Saturday, July 23, 2011

Evil Empires


A good thriller requires an infinitely superior enemy bent on world domination or some other nefarious goal.
Usually, that role is filled by the prevailing Evil Empire. During the 1930s and ’40s, that slot was amply filled by the Nazis and the Imperial Japanese. After WWII, the Soviet Union stepped up to the plate, offering Cold War and surrogates like North Vietnam and Angola.
As the Red Star began to fade, authors and economists began casting around for a new enemy. With only one superpower, the field was severely depleted. For a while, the Japanese played the role as an excellent candidate. Their rising economic power, built on automobiles, consumer electronics and heavy machinery, drove a boom.  They bought US government debt and companies with undervalued yen. Their real estate purchases included the Rockefeller Plaza, half the golf courses on the West coast and most of Hawaii.
I’m reading an old Clive Cussler book, written in the late 1980s. His evil Japanese Industrialists were bent of nuclear extortion, using atomic bombs planted in ugly brown imported cars. The plot was believable at the time. Many Americans were already convinced that we would fall into a new Greater East Asian co-Prosperity Sphere.
Then the bubble burst.
Japan fell into an economic slump that has lasted most of the last twenty years. If they can’t get their own financial house in order, how can they manage world domination?
More recently, the Chinese have poked their heads behind the curtain. They own most of America’s public debt. Our country is awash in Chinese goods. They are actively engaged in industrial and military espionage, and are hacking into every computer in America, including mine. Besides, they are a repressive society, with a vast network of internet gatekeepers who to keep every Chinese person from Googling about Tiananmen Square. As if they don’t already know. They’ve got the bomb, for God’s sake! It’s time to teach our kids to duck and cover all over again.

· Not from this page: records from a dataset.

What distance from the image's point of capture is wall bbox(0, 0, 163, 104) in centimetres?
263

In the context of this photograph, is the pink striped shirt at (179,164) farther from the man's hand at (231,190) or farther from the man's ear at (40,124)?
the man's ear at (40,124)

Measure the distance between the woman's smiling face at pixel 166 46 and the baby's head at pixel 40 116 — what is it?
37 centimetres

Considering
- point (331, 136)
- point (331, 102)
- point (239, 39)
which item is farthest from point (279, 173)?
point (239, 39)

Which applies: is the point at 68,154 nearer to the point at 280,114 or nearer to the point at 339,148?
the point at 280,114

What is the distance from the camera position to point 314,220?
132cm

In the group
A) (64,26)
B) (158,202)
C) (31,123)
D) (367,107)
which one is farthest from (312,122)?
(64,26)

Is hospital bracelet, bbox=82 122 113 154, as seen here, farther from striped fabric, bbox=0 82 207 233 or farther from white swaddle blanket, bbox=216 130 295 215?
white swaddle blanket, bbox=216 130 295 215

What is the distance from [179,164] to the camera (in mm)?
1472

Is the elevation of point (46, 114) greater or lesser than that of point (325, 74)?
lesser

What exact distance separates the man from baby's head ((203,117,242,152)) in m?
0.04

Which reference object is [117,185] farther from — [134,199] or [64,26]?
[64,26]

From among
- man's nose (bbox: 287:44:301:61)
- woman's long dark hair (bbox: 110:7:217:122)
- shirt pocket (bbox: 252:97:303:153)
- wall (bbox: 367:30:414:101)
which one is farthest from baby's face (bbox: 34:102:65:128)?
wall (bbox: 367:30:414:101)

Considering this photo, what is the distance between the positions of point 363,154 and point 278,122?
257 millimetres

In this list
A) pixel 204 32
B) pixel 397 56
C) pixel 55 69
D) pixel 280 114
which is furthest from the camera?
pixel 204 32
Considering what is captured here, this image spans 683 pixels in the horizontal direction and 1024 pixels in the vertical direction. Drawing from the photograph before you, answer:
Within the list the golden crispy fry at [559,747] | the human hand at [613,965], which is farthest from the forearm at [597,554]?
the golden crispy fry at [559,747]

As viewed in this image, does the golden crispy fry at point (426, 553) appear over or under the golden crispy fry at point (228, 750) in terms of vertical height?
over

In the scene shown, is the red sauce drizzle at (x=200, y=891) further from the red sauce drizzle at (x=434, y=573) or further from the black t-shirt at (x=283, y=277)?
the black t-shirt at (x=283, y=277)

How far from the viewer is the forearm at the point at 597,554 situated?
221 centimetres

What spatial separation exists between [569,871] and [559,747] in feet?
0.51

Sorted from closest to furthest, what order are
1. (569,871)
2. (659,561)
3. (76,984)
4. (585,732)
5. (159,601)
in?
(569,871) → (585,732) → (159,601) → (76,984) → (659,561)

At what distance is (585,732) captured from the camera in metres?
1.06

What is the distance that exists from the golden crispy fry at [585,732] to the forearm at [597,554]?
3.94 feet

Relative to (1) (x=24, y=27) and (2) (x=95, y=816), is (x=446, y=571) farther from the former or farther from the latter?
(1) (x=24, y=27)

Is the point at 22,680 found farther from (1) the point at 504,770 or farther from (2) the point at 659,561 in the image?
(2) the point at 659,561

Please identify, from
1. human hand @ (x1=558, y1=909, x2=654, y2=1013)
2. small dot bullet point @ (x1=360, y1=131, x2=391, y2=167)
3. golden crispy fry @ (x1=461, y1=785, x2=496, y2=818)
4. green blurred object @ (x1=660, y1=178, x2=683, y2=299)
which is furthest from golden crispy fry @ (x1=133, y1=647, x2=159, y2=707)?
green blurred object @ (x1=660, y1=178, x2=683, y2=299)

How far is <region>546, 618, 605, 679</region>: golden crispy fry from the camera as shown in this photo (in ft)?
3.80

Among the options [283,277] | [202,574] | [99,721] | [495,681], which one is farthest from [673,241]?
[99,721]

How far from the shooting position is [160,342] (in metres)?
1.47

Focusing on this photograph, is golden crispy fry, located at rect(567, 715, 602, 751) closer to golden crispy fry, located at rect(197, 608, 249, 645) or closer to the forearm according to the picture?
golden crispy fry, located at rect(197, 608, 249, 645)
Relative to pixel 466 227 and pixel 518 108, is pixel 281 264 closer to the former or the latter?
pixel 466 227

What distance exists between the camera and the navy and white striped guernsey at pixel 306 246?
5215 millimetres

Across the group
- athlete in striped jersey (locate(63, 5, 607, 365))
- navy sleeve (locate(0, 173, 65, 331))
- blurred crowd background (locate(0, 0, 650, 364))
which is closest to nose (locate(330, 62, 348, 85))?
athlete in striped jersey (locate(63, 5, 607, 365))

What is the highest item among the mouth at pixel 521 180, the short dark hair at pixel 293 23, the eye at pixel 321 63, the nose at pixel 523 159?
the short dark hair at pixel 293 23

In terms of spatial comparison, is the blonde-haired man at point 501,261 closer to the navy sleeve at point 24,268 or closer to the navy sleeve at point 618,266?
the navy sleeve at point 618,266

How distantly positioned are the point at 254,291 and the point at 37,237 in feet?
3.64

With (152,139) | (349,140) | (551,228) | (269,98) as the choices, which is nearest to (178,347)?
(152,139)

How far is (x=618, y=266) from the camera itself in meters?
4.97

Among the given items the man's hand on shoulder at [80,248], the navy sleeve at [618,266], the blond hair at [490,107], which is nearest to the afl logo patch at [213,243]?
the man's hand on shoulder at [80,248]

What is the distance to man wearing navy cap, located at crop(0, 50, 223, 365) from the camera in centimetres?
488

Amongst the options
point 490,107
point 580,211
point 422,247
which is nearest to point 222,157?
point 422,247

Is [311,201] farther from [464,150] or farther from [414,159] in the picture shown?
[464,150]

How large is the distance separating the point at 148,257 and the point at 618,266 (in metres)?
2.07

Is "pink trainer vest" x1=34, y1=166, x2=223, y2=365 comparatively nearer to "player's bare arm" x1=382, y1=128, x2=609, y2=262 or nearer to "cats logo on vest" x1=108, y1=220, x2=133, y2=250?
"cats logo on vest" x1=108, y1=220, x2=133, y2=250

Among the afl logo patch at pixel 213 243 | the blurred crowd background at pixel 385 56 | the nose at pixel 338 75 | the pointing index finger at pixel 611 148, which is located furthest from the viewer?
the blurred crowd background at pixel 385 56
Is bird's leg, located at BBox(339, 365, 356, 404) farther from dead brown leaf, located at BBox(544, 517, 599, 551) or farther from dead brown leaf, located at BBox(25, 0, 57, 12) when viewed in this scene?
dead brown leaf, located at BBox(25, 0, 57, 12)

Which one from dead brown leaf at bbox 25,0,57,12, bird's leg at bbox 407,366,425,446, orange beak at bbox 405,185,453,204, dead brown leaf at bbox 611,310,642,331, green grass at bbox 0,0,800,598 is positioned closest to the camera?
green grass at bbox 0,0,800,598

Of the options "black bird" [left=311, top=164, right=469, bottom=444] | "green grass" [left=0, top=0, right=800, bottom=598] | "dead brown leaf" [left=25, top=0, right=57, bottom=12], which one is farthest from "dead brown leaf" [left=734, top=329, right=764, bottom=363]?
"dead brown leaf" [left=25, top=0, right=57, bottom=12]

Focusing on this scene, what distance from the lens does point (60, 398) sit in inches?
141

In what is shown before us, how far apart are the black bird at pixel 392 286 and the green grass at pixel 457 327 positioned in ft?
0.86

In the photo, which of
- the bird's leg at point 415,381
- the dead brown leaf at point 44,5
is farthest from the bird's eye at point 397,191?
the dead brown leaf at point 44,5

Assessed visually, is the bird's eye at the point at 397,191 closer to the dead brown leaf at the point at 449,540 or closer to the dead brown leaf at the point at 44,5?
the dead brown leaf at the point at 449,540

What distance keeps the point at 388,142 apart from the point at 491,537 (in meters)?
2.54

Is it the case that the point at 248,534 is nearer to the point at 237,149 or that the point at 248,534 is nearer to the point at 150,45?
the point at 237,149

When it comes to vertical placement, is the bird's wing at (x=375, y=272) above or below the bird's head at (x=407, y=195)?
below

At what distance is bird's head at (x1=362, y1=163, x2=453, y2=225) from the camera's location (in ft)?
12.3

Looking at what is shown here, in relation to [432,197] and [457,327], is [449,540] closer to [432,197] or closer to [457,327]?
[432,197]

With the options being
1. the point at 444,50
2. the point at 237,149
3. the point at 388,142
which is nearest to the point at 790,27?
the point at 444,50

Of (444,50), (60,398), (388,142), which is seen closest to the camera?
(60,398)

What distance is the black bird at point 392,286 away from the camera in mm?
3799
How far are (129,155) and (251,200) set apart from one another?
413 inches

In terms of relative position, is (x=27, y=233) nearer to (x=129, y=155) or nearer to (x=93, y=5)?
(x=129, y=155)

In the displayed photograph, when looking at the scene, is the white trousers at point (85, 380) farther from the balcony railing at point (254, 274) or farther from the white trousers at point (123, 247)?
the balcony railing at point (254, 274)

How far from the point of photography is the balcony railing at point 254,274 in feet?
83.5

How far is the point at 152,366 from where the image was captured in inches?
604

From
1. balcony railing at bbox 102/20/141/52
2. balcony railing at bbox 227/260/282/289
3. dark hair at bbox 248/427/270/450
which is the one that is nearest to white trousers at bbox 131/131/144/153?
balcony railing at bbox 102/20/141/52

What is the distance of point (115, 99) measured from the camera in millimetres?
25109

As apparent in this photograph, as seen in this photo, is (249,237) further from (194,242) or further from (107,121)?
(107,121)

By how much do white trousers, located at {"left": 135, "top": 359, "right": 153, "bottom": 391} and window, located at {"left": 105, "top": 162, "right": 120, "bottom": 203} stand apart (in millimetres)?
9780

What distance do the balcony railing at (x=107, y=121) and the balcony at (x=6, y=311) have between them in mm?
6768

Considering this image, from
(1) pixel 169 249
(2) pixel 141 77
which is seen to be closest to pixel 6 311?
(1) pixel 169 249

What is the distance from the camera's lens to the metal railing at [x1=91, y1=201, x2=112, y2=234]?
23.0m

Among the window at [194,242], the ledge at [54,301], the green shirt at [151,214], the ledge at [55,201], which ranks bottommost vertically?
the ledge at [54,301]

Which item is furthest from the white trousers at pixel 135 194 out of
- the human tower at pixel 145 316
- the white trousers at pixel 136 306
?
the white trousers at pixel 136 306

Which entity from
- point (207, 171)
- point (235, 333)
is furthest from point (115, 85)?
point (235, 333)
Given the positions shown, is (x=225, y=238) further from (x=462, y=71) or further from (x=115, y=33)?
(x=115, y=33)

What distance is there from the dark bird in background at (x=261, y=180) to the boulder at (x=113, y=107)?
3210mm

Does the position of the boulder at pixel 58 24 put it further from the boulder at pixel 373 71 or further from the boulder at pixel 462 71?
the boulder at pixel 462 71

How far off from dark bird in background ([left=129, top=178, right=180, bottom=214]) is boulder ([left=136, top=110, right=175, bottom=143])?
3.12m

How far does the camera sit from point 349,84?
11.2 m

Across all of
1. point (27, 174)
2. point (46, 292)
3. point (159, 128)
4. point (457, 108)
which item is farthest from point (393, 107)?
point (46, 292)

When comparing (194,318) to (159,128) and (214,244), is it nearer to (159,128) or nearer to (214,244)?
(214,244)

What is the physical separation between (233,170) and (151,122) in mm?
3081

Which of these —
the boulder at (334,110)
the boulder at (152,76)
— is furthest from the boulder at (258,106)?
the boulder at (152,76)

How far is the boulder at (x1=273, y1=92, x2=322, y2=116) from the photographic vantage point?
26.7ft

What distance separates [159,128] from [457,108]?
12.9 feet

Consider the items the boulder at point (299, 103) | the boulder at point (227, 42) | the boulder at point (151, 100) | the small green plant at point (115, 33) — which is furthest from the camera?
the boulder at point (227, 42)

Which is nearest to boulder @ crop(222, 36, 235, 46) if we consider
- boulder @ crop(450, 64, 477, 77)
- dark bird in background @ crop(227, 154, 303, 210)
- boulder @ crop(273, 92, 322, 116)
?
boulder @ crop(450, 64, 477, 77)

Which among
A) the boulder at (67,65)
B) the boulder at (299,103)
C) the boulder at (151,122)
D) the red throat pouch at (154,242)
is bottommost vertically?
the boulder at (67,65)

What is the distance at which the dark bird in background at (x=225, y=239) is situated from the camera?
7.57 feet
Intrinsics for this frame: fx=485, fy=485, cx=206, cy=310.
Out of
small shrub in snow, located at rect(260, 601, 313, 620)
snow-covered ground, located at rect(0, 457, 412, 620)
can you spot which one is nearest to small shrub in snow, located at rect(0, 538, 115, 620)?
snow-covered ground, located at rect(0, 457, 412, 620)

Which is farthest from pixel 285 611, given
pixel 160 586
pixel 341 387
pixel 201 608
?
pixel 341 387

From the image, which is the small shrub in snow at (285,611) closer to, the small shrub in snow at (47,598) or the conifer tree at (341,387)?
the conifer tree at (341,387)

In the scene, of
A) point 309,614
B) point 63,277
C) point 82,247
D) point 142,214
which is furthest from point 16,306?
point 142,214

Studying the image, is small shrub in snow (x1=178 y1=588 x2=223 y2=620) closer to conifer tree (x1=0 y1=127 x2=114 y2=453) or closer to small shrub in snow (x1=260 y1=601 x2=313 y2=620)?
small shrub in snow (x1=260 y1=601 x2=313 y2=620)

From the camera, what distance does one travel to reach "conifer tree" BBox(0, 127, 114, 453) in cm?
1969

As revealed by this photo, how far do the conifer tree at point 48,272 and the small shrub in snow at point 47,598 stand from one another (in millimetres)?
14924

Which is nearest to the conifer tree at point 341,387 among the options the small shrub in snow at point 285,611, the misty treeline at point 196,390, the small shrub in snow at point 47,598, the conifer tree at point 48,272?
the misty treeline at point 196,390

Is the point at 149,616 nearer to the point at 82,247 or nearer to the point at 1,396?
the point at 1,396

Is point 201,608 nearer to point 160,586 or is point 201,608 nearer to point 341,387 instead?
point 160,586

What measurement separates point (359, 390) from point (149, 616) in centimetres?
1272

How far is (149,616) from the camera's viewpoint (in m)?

Behind the bamboo curtain, China has its own set of troubles. They are growing too quickly. Factory workers want human rights and air conditioning. Two-thirds of the population still lives in abject poverty. They’d have trouble projecting military force across the straits into Taiwan.
But the novelists aren’t worried. Korea is waiting in the wings, the Russian oligarchs enjoy brutality as much as their obscene wealth, and Jihad is alive and well despite the demise of Osama bin Laden.
There will always be an evil empire. We just have to pick the right one for the week our next thriller comes out. They may be gone tomorrow.